= 작업 요구사항 =
1. 기하평균 정책 최적화 초록을 보고 아래 질문에 답하세요.
(a) GRPO는 토큰 수준 보상의 어떤 평균을 최적화합니까?
(b) GMPO-7B는 다중모달 추론 벤치마크에서 GRPO보다 몇 % 더 우수한 성능을 보였습니까?
(c) GMPO의 코드는 어느 주소에서 확인할 수 있습니까?
2. 기하평균 정책 최적화 초록에서 "최근 Group Relative"부터 "확인할 수 있습니다."까지, 끝부분을 포함하여 한 글자도 바꾸지 말고 베껴 써 주세요.
3. 기하평균 정책 최적화 초록을 마지막 문장 다음부터 이어서 쓰세요.

= 인용 본문 =
=-=-=

기하평균 정책 최적화

초록

최근 Group Relative Policy Optimization(GRPO)와 같은 발전은 토큰 수준 보상의 산술 평균을 최적화함으로써 대규모 언어 모델의 추론 능력을 향상시켰습니다. 그러나 GRPO는 이상치 중요도 가중치 보상을 가진 토큰을 처리할 때 불안정한 정책 업데이트 문제를 겪는데, 이는 훈련 중 극단적인 중요도 샘플링 비율(현재 정책과 이전 정책이 토큰에 할당한 샘플링 확률 간의 비율)로 나타납니다. 본 연구에서는 GRPO의 안정화된 변형인 Geometric-Mean Policy Optimization(GMPO)을 제안합니다. GMPO는 산술 평균 대신 토큰 수준 보상의 기하 평균을 최대화함으로써, 이상치에 덜 민감하고 더 안정적인 중요도 샘플링 비율 범위를 유지합니다. 또한, GMPO의 설계와 안정성 이점을 입증하기 위한 포괄적인 이론적 및 실험적 분석을 제공합니다. 안정성 개선 외에도, GMPO-7B는 AIME24, AMC, MATH500, OlympiadBench, Minerva, Geometry3K 등 여러 수학 벤치마크에서 GRPO 대비 평균 4.1%, 다중모달 추론 벤치마크에서 1.4% 더 우수한 성능을 보였습니다. 코드는 https://github.com/callsys/GMPO에서 확인할 수 있습니다.

=-=-=

= 데이터 목록 =

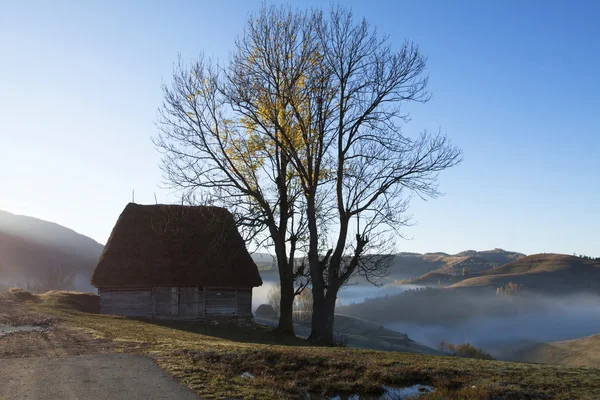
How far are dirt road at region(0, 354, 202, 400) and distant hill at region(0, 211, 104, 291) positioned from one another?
101 meters

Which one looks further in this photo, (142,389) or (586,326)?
(586,326)

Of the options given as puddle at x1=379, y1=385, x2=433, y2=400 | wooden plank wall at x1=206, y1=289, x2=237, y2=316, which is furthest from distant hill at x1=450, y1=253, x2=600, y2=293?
puddle at x1=379, y1=385, x2=433, y2=400

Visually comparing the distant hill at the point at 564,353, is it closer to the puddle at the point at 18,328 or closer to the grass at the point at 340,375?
the grass at the point at 340,375

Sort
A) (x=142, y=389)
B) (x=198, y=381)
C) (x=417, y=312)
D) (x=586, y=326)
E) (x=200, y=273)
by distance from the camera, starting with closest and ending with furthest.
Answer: (x=142, y=389) → (x=198, y=381) → (x=200, y=273) → (x=586, y=326) → (x=417, y=312)

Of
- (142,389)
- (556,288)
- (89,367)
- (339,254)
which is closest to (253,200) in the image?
(339,254)

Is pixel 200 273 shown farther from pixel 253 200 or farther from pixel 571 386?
pixel 571 386

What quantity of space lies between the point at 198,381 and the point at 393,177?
613 inches

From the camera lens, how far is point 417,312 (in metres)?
148

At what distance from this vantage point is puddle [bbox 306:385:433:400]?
9150 mm

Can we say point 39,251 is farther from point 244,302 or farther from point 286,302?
point 286,302

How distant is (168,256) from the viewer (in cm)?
3109

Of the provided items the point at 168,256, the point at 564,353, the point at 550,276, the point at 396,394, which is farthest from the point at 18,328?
the point at 550,276

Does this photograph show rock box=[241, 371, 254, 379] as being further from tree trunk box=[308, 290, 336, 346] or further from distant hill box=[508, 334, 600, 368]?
distant hill box=[508, 334, 600, 368]

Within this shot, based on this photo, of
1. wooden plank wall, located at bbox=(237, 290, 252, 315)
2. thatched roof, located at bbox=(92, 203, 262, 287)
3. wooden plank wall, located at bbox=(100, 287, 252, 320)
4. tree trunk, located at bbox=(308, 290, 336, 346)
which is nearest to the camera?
tree trunk, located at bbox=(308, 290, 336, 346)
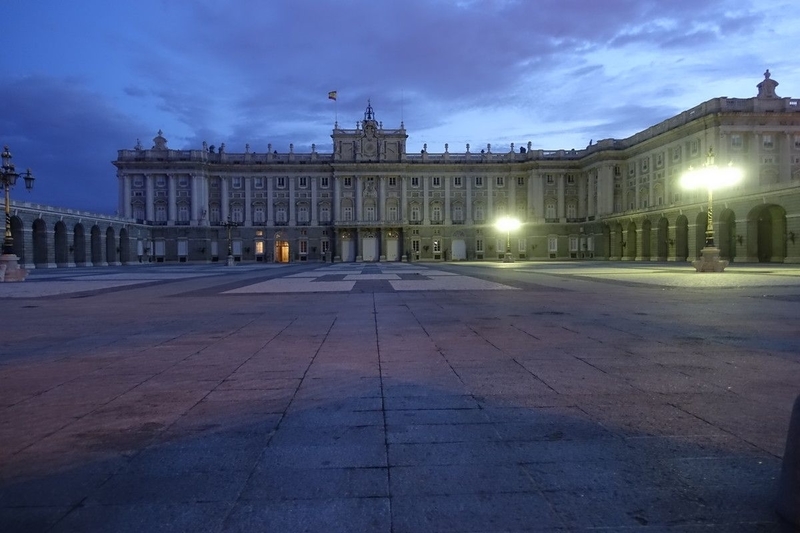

=-=-=

= 제시된 답변 =
1.
(a) 산술 평균
(b) 1.4%
(c) https://github.com/callsys/GMPO

2.
최근 Group Relative Policy Optimization(GRPO)와 같은 발전은 토큰 수준 보상의 산술 평균을 최적화함으로써 대규모 언어 모델의 추론 능력을 향상시켰습니다. 그러나 GRPO는 이상치 중요도 가중치 보상을 가진 토큰을 처리할 때 불안정한 정책 업데이트 문제를 겪는데, 이는 훈련 중 극단적인 중요도 샘플링 비율(현재 정책과 이전 정책이 토큰에 할당한 샘플링 확률 간의 비율)로 나타납니다. 본 연구에서는 GRPO의 안정화된 변형인 Geometric-Mean Policy Optimization(GMPO)을 제안합니다. GMPO는 산술 평균 대신 토큰 수준 보상의 기하 평균을 최대화함으로써, 이상치에 덜 민감하고 더 안정적인 중요도 샘플링 비율 범위를 유지합니다. 또한, GMPO의 설계와 안정성 이점을 입증하기 위한 포괄적인 이론적 및 실험적 분석을 제공합니다. 안정성 개선 외에도, GMPO-7B는 AIME24, AMC, MATH500, OlympiadBench, Minerva, Geometry3K 등 여러 수학 벤치마크에서 GRPO 대비 평균 4.1%, 다중모달 추론 벤치마크에서 1.4% 더 우수한 성능을 보였습니다. 코드는 https://github.com/callsys/GMPO에서 확인할 수 있습니다.

3.
English

Recent advancements, such as Group Relative Policy Optimization (GRPO), have enhanced the reasoning capabilities of large language models by optimizing the arithmetic mean of token-level rewards. However, GRPO suffers from unstable policy updates when processing tokens with outlier importance-weighted rewards, which manifests as extreme importance sampling ratios during training, i.e., the ratio between the sampling probabilities assigned to a token by the current and old policies. In this work, we propose Geometric-Mean Policy Optimization (GMPO), a stabilized variant of GRPO. Instead of optimizing the arithmetic mean, GMPO maximizes the geometric mean of token-level rewards, which is inherently less sensitive to outliers and maintains a more stable range of importance sampling ratio. In addition, we provide comprehensive theoretical and experimental analysis to justify the design and stability benefits of GMPO. Beyond improved stability, GMPO-7B outperforms GRPO by an average of 4.1% on multiple mathematical benchmarks and 1.4% on multimodal reasoning benchmark, including AIME24, AMC, MATH500, OlympiadBench, Minerva, and Geometry3K. Code is available at https://github.com/callsys/GMPO.